"""
Implement an interface to solve the inverse problem with the L-BFGS-B from PyTRID.
PyRTID implements its own L-BFGS-B solver which is a pure python reimplementation of the
original fortran 778 algorithm (add references). The main difference lies in the
implementation of a procedure to update the objective function during the minimization
process. This experimental feature aims at adjusting the weight in front of
regularization during the optimization. Hence, the gradient sequence must be updated
to match the new function and obtain the correct Hessian approximation.
"""
from __future__ import annotations
import copy
import logging
from dataclasses import dataclass
from typing import Deque, List, Optional, Tuple
import numpy as np
import scipy as sp
from lbfgsb import minimize_lbfgsb
from pyrtid.inverse.executors.base import (
AdjointInversionExecutor,
AdjointSolverConfig,
DataModel,
adjoint_solver_config_params_ds,
base_solver_config_params_ds,
register_params_ds,
)
from pyrtid.inverse.params import (
AdjustableParameter,
eval_weighted_loss_reg,
get_parameter_values_from_model,
get_parameters_bounds,
get_parameters_values_from_model,
)
from pyrtid.regularization import ConstantRegWeight
from pyrtid.utils import NDArrayFloat
from pyrtid.utils.preconditioner import get_factor_enforcing_grad_inf_norm, scale_pcd
lbfgsb_solver_config_params_ds = r"""
ftol_linesearch: float
Specify a nonnegative tolerance for the sufficient decrease condition in
`minpack2.dcsrch <https://ftp.mcs.anl.gov/pub/MINPACK-2/csrch/dcsrch.f>`_
(used for the line search). This is :math:`c_1` in
the Armijo condition (or Goldstein, Goldstein-Armijo condition) where
:math:`\alpha_{k}` is the estimated step.
.. math::
f(\mathbf{x}_{k}+\alpha_{k}\mathbf{p}_{k})\leq
f(\mathbf{x}_{k})+c_{1}\alpha_{k}\mathbf{p}_{k}^{\mathrm{T}}
\nabla f(\mathbf{x}_{k})
Note that :math:`0 < c_1 < 1`. Usually :math:`c_1` is small, see the Wolfe
conditions in :cite:t:`nocedalNumericalOptimization1999`.

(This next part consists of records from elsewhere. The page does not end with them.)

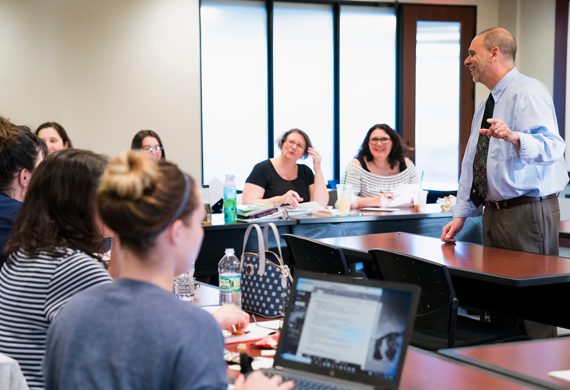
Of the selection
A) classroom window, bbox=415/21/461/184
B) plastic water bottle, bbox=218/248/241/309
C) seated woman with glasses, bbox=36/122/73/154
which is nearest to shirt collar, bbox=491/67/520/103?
plastic water bottle, bbox=218/248/241/309

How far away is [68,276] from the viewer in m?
1.23

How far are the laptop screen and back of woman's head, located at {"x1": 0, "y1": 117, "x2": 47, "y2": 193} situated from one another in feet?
3.93

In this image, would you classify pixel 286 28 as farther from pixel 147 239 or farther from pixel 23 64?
pixel 147 239

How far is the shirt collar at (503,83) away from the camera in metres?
2.84

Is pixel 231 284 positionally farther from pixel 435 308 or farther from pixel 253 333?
pixel 435 308

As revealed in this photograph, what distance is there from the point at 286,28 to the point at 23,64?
2808mm

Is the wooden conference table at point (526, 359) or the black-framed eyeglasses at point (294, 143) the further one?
the black-framed eyeglasses at point (294, 143)

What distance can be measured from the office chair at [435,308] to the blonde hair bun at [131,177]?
4.53ft

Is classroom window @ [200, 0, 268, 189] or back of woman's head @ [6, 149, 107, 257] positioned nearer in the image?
back of woman's head @ [6, 149, 107, 257]

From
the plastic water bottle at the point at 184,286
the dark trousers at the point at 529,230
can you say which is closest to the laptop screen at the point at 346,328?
the plastic water bottle at the point at 184,286

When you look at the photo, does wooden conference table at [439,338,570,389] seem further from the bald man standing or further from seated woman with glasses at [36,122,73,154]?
seated woman with glasses at [36,122,73,154]

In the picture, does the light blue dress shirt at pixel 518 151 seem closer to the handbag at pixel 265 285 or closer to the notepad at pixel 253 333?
the handbag at pixel 265 285

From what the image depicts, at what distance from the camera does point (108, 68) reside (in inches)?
232

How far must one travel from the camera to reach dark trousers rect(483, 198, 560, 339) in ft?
9.06
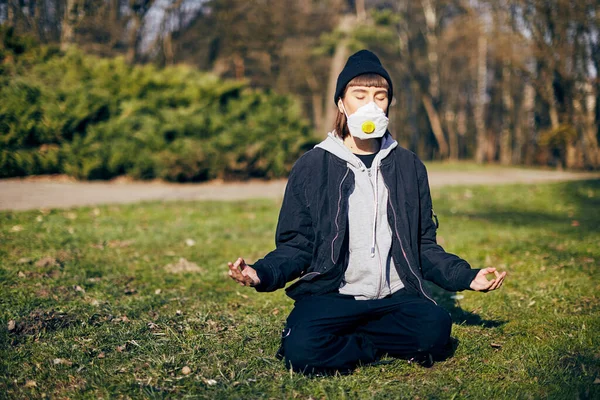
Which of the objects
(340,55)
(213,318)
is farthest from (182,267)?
(340,55)

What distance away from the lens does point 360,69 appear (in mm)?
3385

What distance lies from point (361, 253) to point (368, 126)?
68cm

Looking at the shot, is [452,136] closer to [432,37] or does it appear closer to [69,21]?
[432,37]

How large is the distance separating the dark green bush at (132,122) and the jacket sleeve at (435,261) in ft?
29.3

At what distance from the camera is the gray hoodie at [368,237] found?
3.30m

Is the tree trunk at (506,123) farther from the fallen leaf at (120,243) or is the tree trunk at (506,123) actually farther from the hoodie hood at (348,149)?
the hoodie hood at (348,149)

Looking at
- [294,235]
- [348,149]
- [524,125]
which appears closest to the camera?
[294,235]

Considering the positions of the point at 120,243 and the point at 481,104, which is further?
the point at 481,104

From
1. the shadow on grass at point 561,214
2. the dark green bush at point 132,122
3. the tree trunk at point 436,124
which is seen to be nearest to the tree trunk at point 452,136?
the tree trunk at point 436,124

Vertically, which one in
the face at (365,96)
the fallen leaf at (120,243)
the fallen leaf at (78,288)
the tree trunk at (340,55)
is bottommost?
the fallen leaf at (120,243)

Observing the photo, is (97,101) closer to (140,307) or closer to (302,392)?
(140,307)

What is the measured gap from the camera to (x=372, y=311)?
10.7 feet

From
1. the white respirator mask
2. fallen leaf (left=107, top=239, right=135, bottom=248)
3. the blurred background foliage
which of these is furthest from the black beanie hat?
the blurred background foliage

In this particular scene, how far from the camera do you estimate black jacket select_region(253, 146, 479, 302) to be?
10.7 feet
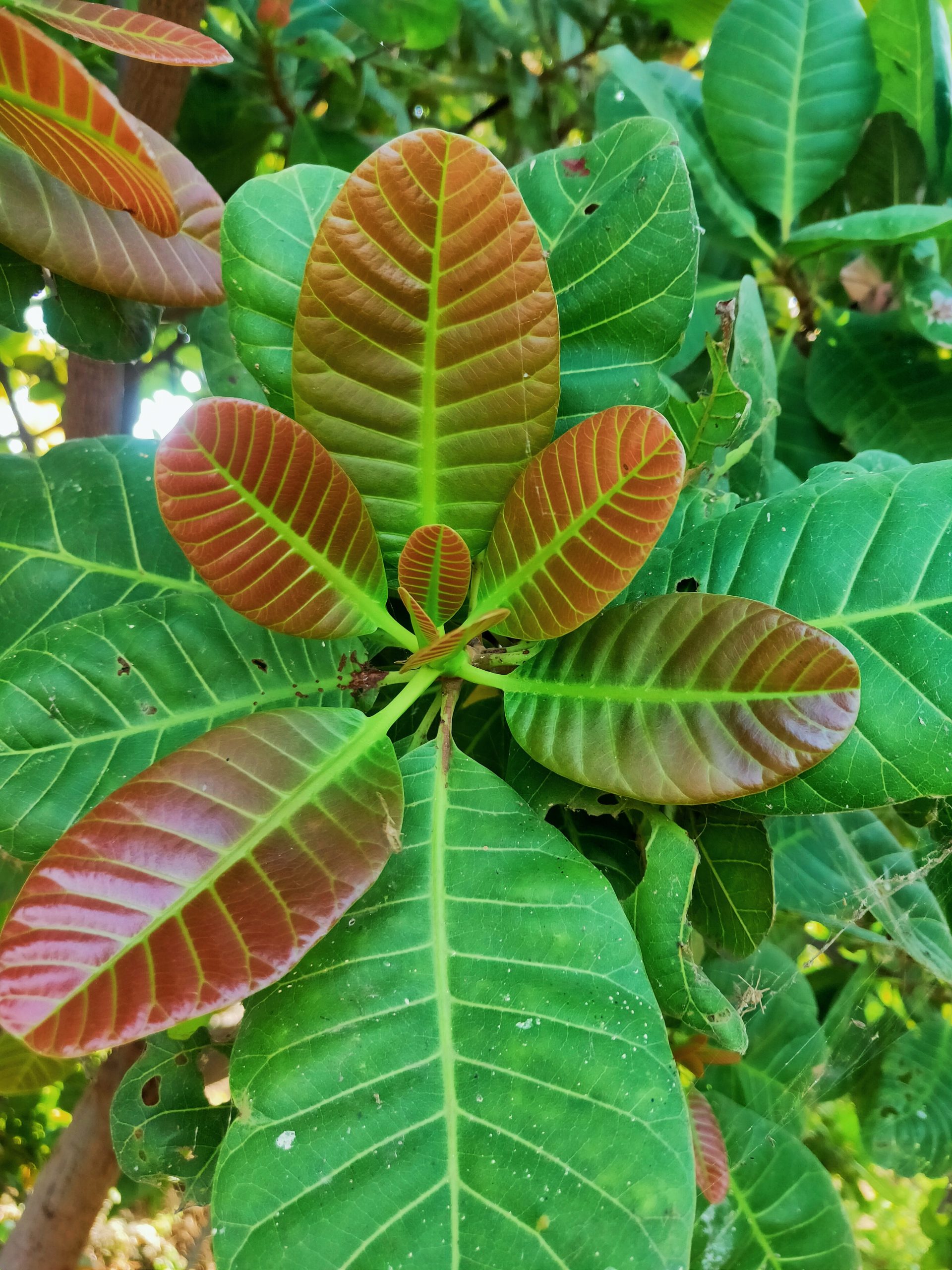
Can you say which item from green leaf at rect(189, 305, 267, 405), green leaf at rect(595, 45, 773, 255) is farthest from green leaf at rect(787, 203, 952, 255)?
green leaf at rect(189, 305, 267, 405)

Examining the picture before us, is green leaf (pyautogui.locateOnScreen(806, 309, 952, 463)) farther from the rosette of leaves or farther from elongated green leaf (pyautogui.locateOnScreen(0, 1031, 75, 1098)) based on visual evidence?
elongated green leaf (pyautogui.locateOnScreen(0, 1031, 75, 1098))

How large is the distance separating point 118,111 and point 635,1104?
544 millimetres

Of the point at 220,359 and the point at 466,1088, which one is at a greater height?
the point at 220,359

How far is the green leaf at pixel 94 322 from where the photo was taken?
0.67m

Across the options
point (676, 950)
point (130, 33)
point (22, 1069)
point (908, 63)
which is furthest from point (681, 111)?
point (22, 1069)

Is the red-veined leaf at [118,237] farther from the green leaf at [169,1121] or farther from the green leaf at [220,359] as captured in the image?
the green leaf at [169,1121]

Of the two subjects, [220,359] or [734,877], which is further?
[220,359]

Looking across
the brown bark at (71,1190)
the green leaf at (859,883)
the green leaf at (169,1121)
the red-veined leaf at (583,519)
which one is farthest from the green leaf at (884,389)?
the brown bark at (71,1190)

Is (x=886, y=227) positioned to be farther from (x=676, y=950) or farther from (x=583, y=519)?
(x=676, y=950)

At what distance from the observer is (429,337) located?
461 mm

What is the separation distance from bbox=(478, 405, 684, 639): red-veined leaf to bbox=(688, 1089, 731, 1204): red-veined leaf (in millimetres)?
466

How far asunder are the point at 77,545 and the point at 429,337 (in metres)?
0.33

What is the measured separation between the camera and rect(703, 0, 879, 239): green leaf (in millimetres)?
872

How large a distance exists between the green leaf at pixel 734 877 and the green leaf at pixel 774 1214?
34 cm
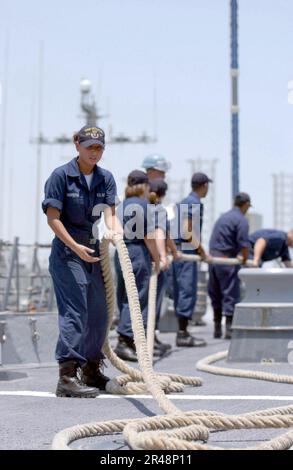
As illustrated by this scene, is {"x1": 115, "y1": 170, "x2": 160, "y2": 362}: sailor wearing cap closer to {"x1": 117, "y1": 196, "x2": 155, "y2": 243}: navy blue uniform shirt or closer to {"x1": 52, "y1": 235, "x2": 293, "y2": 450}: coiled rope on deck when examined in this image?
{"x1": 117, "y1": 196, "x2": 155, "y2": 243}: navy blue uniform shirt

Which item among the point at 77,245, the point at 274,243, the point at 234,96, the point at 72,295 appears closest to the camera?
the point at 77,245

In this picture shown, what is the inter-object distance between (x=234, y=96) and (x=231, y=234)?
2.27m

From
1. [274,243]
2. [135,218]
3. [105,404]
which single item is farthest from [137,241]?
[274,243]


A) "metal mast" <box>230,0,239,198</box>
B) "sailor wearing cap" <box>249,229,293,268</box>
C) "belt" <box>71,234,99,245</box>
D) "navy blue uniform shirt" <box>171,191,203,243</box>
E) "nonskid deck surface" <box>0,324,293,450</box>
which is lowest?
"nonskid deck surface" <box>0,324,293,450</box>

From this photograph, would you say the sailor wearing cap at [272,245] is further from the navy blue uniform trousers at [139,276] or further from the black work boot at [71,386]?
the black work boot at [71,386]

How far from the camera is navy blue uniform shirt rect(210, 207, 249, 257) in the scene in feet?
36.8

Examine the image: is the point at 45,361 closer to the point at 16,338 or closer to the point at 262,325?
the point at 16,338

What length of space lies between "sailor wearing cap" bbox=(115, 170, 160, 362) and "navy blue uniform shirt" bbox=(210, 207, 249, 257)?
2957 millimetres

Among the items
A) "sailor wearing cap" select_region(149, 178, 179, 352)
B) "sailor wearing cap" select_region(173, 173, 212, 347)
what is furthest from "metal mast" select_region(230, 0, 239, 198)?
"sailor wearing cap" select_region(149, 178, 179, 352)

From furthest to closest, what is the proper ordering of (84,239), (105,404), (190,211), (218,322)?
(218,322) → (190,211) → (84,239) → (105,404)

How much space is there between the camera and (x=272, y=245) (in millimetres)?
11109

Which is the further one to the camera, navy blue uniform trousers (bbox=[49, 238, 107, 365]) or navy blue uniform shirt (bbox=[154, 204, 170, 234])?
navy blue uniform shirt (bbox=[154, 204, 170, 234])

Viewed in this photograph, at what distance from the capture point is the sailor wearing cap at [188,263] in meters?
10.2

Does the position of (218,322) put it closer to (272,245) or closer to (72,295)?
(272,245)
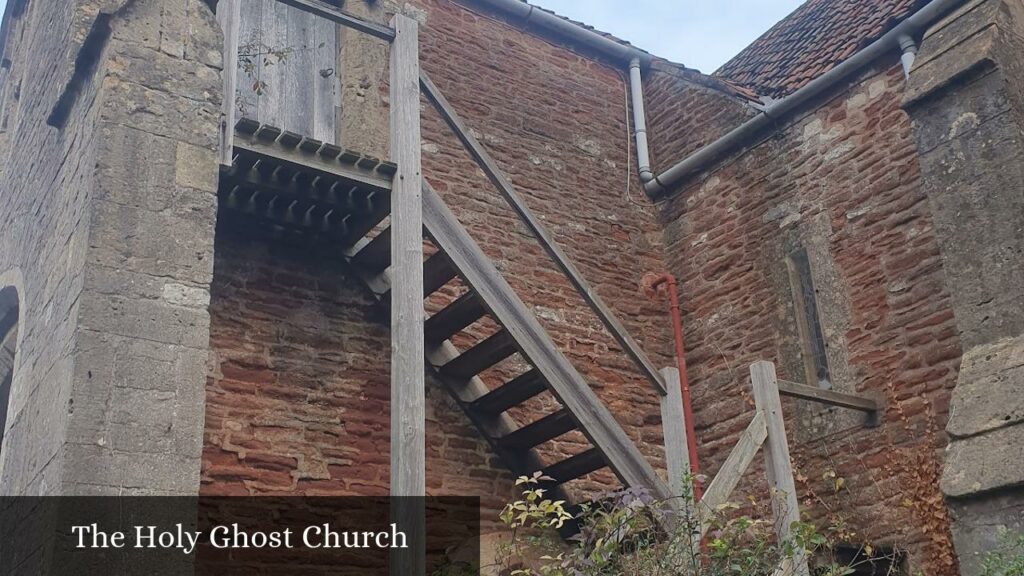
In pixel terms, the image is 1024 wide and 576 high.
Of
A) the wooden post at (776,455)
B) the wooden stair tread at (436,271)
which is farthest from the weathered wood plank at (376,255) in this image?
the wooden post at (776,455)

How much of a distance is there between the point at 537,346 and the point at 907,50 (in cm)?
385

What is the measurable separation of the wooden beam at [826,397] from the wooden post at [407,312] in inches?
93.7

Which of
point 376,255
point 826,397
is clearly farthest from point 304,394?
point 826,397

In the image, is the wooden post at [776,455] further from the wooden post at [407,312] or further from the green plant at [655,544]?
the wooden post at [407,312]

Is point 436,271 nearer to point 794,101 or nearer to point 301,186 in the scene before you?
point 301,186

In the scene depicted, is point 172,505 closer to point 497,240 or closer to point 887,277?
point 497,240

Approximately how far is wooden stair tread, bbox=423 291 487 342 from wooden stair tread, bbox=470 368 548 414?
0.47 metres

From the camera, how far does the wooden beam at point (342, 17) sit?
20.0 ft

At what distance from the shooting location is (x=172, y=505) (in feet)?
14.1

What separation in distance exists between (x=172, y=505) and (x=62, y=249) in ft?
4.93

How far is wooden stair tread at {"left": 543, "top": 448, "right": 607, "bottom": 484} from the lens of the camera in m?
6.66

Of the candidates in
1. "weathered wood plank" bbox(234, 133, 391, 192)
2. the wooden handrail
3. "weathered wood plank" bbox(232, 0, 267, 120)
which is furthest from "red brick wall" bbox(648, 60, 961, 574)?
"weathered wood plank" bbox(232, 0, 267, 120)

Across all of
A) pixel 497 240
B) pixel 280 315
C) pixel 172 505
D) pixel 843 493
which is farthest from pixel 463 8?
pixel 172 505

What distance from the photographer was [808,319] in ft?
27.5
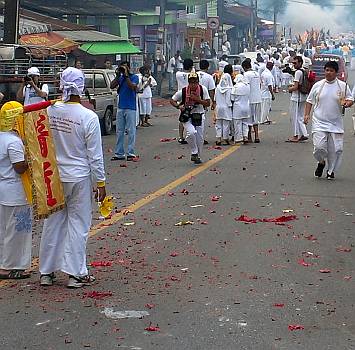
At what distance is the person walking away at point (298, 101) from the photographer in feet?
64.0

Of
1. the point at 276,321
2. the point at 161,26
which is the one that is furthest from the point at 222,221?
the point at 161,26

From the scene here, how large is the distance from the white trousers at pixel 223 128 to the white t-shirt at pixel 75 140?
1184 cm

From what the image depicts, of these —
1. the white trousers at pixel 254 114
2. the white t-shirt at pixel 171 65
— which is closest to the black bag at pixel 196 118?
the white trousers at pixel 254 114

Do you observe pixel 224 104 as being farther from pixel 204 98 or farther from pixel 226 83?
pixel 204 98

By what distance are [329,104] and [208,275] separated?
6.63m

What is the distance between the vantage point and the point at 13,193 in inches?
315

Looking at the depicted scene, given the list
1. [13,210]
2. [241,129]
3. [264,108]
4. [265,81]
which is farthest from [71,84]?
[264,108]

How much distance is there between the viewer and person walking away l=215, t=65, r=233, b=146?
19438 millimetres

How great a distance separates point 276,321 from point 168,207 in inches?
204

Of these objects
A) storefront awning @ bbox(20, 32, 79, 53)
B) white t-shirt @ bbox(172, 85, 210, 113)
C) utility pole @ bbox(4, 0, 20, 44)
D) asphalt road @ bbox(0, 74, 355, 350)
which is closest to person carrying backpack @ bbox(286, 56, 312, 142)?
white t-shirt @ bbox(172, 85, 210, 113)

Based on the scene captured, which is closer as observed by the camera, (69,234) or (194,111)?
(69,234)

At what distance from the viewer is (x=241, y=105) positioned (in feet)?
63.6

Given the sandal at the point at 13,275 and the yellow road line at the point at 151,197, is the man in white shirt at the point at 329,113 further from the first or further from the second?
the sandal at the point at 13,275

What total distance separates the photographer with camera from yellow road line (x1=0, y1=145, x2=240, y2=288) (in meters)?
3.24
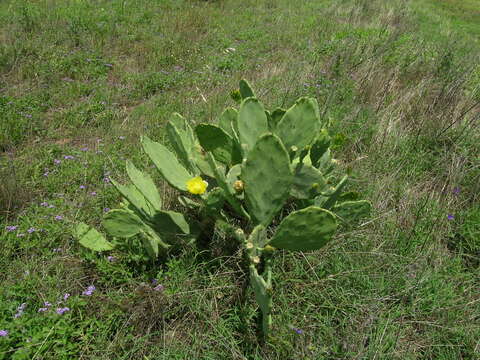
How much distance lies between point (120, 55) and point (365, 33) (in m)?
3.80

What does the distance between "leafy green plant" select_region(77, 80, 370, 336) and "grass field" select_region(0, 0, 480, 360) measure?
0.17 m

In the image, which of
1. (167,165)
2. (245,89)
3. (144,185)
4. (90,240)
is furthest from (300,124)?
(90,240)

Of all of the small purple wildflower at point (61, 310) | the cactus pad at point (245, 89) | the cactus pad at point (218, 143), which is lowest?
the small purple wildflower at point (61, 310)

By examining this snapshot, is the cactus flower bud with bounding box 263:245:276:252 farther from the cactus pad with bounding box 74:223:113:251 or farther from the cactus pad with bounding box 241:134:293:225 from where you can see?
the cactus pad with bounding box 74:223:113:251

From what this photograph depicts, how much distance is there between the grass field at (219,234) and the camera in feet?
5.22

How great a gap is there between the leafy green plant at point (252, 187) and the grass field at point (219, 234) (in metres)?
0.17

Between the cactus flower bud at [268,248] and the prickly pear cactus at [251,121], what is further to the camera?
the prickly pear cactus at [251,121]

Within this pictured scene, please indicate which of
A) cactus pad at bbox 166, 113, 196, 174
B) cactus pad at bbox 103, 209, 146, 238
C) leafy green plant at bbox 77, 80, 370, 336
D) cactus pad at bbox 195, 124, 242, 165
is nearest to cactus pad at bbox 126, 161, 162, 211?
leafy green plant at bbox 77, 80, 370, 336

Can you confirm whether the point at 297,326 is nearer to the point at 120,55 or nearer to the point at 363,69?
the point at 363,69

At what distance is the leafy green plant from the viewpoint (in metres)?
1.52

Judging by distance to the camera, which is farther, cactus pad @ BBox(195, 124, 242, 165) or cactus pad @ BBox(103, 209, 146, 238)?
cactus pad @ BBox(195, 124, 242, 165)

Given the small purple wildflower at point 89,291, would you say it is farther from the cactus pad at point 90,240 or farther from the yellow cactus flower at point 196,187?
the yellow cactus flower at point 196,187

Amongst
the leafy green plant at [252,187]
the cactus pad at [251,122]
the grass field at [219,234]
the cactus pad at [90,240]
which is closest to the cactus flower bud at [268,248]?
the leafy green plant at [252,187]

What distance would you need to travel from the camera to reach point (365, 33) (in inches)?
214
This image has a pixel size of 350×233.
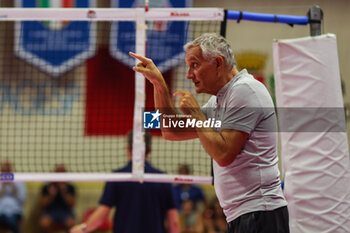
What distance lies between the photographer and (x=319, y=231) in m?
3.00

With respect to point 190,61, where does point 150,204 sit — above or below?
below

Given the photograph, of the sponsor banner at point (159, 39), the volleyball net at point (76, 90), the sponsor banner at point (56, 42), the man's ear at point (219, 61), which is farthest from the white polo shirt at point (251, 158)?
the sponsor banner at point (56, 42)

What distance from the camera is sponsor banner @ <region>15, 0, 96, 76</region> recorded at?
809 cm

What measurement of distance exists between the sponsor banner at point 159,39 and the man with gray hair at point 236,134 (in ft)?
15.2

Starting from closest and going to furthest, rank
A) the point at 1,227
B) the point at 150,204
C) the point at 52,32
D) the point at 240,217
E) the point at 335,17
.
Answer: the point at 240,217 → the point at 150,204 → the point at 1,227 → the point at 335,17 → the point at 52,32

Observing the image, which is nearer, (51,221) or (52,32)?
(51,221)

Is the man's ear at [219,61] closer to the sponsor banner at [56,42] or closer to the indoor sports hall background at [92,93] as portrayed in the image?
the indoor sports hall background at [92,93]

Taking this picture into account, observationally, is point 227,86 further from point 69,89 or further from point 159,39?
point 69,89

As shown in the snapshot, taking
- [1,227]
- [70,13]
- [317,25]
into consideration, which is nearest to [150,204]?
[70,13]

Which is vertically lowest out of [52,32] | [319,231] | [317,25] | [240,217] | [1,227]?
[1,227]

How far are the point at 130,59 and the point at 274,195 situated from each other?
5862 millimetres

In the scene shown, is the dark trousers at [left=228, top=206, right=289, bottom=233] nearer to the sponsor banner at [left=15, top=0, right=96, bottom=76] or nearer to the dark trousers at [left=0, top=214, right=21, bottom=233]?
the dark trousers at [left=0, top=214, right=21, bottom=233]

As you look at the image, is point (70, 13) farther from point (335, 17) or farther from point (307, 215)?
point (335, 17)

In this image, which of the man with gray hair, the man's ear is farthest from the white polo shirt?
the man's ear
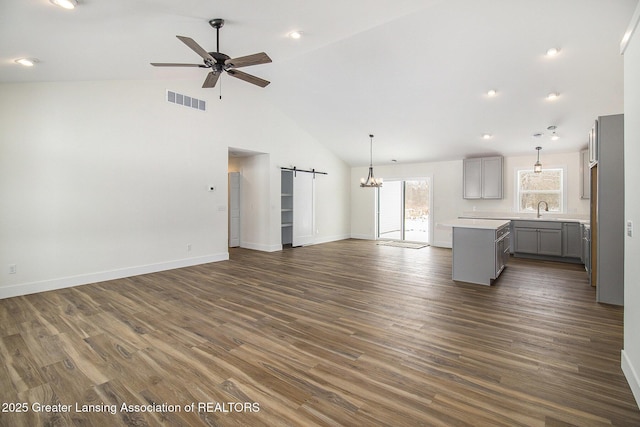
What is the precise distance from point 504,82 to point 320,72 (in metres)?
3.15

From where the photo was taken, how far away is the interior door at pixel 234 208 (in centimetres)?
844

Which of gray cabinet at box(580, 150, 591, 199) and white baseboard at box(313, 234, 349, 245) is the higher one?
gray cabinet at box(580, 150, 591, 199)

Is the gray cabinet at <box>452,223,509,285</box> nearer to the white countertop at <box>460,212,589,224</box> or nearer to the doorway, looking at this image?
the white countertop at <box>460,212,589,224</box>

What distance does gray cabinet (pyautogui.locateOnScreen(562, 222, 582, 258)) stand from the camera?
6273 mm

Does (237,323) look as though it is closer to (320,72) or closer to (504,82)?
(320,72)

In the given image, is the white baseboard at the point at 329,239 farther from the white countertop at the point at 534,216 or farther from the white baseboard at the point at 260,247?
the white countertop at the point at 534,216

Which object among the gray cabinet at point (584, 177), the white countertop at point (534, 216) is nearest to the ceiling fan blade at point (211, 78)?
the white countertop at point (534, 216)

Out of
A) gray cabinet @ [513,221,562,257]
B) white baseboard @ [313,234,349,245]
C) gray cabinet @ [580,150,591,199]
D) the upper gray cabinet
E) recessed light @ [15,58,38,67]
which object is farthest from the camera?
white baseboard @ [313,234,349,245]

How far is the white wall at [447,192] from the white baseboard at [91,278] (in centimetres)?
555

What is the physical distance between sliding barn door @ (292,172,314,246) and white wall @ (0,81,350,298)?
6.30ft

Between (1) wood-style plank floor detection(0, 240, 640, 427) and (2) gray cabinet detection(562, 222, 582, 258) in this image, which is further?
(2) gray cabinet detection(562, 222, 582, 258)

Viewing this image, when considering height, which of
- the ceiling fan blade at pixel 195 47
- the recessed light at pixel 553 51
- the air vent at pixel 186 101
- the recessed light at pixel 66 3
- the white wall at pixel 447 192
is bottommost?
the white wall at pixel 447 192

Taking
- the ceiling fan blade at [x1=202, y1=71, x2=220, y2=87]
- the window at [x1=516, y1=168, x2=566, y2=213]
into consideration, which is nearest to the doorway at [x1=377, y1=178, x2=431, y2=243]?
the window at [x1=516, y1=168, x2=566, y2=213]

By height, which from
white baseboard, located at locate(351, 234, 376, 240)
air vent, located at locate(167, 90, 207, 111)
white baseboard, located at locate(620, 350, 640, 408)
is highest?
air vent, located at locate(167, 90, 207, 111)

In the fortran implementation
algo 778, it is hardcoded to 1e-3. The default is 1e-4.
gtol_linesearch: float
Specify a nonnegative tolerance for the curvature condition in
`minpack2.dcsrch <https://ftp.mcs.anl.gov/pub/MINPACK-2/csrch/dcsrch.f>`_
(used for the line search). This is :math:`c_2` in
the Armijo condition (or Goldstein, Goldstein-Armijo condition) where
:math:`\alpha_{k}` is the estimated step.
.. math::
\left|\mathbf{p}_{k}^{\mathrm {T}}\nabla f(\mathbf{x}_{k}+\alpha_{k}
\mathbf{p}_{k})\right|\leq c_{2}\left|\mathbf {p}_{k}^{\mathrm{T}}\nabla
f(\mathbf{x}_{k})\right|
Note that :math:`0 < c_1 < c_2 < 1`. Usually, :math:`c_2` is
much larger than :math:`c_2`.
see :cite:t:`nocedalNumericalOptimization1999`. In the fortran implementation
algo 778, it is hardcoded to 0.9. The default is 0.9.
max_steplength: float
Maximum steplength allowed. The default is 1e8.
xtol_linesearch: float
Specify a nonnegative relative tolerance for an acceptable step in the line
search procedure (see
`minpack2.dcsrch <https://ftp.mcs.anl.gov/pub/MINPACK-2/csrch/dcsrch.f>`_).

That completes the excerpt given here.